Apple iPhone 14 Pro supply to drop by 6 million units after factory closure in China

Apple iPhone 14 Pro supply to drop by 6 million units after factory closure in China

Apple it will not be able to ship large volumes of its high-end flagship product over the holidays after the largest factory that produced it closed amid China’s latest wave of COVID-19 lockdowns.

An industrial park in China’s Henan province that houses a critical assembly plant for Apple’s iPhones. closed last week for seven days after several cases of COVID-19 were reported. The plant is owned and operated by Foxconn, Apple’s largest iPhone supplier, which announced a COVID “small” outbreak on the plant.

Foxconn’s factory produces up to half of the world’s iPhones and employs up to 350,000 people, many of whom live nearby, for which it is called “iPhone City.”

But the recent shutdown could lead to a supply disruption of up to 6 million iPhones, primarily the higher-priced Pro and 14 Pro Max models of the new iPhone 14. Bank of America Analysts, led by senior equity research analyst Wamsi Mohan, wrote in a note on Sunday.

The supply shortfall of the Pro versions of the latest iPhone is a serious blow to Apple, which was reportedly already dealing with demand lower than expected for non-Pro versions of these products since their release in early September.

Apple and Foxconn had previously emphasized that demand for the Pro versions of the iPhone 14 was strong, but analysts at Bank of America wrote that they were now “concerned” about falling demand.

production delays

Even if it only lasts a week and ends on Wednesday as expected, the closure of Foxconn will have some long-term consequences for Apple.

Mohan’s team wrote that lead times – the time it takes for a product to be shipped and delivered – had already been extended by at least a week as a result of the shutdown, and the bank revised its quarterly production forecast for the plant to 78 million. . units, down from 84 million before closing. The 6 million units lost were mostly evenly distributed between the iPhone 14 Pro and 14 Pro Max models.

Foxconn’s factory utilization rate (the amount of plant resources and equipment being used as a percentage of its total possible output) is currently just 50%, according to analysts, well below the Utilization rate range from 85% to 90% is generally considered ideal.

Mohan’s team forecast that the plant’s utilization rate could increase by as much as 70% during the last two weeks of November and return largely to normal by December, barring the current shutdown being extended. But even if factory production resumes, demand for Apple products is likely to remain relatively low until the second quarter of next year.

Low supply, low demand

With less supply of higher-priced Pro models, analysts warned of a “worse iPhone mix than we expected,” after demand for Pro versions of the new phone. took off in the months after its release.

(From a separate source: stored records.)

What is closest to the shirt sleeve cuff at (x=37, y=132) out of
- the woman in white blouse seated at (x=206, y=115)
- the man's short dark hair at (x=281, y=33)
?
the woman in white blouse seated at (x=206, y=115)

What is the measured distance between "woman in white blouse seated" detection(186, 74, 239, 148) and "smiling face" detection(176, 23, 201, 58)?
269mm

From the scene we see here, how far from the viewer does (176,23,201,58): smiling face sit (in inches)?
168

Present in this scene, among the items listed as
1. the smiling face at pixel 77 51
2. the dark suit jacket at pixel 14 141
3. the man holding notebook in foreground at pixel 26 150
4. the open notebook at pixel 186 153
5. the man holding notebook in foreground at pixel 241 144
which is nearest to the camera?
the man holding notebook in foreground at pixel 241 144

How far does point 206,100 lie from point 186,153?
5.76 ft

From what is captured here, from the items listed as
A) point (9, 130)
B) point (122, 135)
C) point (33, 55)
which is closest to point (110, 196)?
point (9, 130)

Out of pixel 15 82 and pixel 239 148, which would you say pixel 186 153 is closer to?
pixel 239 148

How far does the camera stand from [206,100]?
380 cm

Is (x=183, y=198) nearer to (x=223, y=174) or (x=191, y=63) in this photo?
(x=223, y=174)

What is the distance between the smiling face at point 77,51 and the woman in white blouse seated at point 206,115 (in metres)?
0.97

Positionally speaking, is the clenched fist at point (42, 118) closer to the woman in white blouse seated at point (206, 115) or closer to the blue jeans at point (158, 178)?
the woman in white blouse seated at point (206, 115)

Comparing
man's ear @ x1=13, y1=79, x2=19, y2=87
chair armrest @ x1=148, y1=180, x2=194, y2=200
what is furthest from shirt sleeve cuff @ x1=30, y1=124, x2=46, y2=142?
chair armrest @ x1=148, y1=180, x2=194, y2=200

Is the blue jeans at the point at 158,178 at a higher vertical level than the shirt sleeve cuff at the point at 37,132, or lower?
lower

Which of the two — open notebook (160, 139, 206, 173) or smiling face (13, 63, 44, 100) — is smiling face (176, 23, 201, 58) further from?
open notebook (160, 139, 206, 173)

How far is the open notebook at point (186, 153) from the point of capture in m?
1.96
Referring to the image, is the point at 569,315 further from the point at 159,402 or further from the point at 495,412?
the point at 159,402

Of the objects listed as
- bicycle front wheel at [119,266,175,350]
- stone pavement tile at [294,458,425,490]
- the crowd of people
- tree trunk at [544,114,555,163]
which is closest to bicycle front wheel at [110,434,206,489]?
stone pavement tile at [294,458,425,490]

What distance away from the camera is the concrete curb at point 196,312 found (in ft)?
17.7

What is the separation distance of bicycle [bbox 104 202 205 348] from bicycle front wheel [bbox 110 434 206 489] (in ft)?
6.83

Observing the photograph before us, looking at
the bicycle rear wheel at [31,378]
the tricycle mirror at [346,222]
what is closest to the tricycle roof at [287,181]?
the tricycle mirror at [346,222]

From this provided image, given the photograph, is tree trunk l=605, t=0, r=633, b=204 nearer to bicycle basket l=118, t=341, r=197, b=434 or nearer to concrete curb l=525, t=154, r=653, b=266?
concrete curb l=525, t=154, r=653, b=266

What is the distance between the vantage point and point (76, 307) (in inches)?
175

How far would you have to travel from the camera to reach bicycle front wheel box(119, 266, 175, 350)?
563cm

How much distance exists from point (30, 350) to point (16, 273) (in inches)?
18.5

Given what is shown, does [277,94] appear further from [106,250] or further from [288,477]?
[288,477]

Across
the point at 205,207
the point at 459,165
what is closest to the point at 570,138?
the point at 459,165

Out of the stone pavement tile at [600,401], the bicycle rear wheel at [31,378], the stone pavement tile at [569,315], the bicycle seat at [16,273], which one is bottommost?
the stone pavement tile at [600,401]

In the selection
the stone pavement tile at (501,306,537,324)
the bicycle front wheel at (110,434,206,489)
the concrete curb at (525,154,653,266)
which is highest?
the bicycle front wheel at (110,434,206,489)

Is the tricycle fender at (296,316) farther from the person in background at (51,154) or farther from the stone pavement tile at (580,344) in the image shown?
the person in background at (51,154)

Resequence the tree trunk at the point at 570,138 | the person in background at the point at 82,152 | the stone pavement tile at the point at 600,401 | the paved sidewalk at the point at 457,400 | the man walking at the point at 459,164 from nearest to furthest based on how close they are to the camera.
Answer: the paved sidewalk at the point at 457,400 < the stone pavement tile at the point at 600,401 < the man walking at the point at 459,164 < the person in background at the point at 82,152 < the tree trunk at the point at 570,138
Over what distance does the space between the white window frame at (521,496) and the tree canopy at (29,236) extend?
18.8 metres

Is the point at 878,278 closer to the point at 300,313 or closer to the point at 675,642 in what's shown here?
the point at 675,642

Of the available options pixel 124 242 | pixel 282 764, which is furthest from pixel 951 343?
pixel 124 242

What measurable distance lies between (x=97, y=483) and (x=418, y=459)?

Apple has been relying on the strong performance of the iPhone 14 Pro and Pro Max to offset falling demand for the phone’s two lower-end models: the iPhone 14 and 14 Plus.

In late September, Apple reportedly scrapped plans to ramp up production of new iPhones as demand stagnated for its two basic models. And on Sunday, the company was said to be cutting production by 3 million units by the end of the year amid lower-than-expected consumer demand. Bloomberg reported.

Strong sales of its new iPhone Pro models were a factor behind Apple’s strong earnings report last week that showed it outperforming many other tech companies. Both Facebook father Meta and Amazon saw losses derived from lower consumer demand Y a decline in advertising revenue.

But with limited supply of its new Pro models due to the closure of Foxconn, Apple’s revenue could dry up fast. in a statement Confirming the plant closure on Sunday, Apple warned that it would lead to smaller shipments of Pro models and “longer wait times” for customers. Apple’s component manufacturers and suppliers sent out a warning signal when they published a drop in sales last quarterforecasting an imminent drop in demand for Apple products, including smartphones and tablets.

China’s ongoing zero COVID policy and shutdown is an ‘absolute gut punch’ for Apple, according to a cheep Monday by Dan Ives, managing director and senior analyst at Wedbush Securities.

iPhone sales this quarter could fall as much as 3% worldwide as a result of the shutdown, Ives added.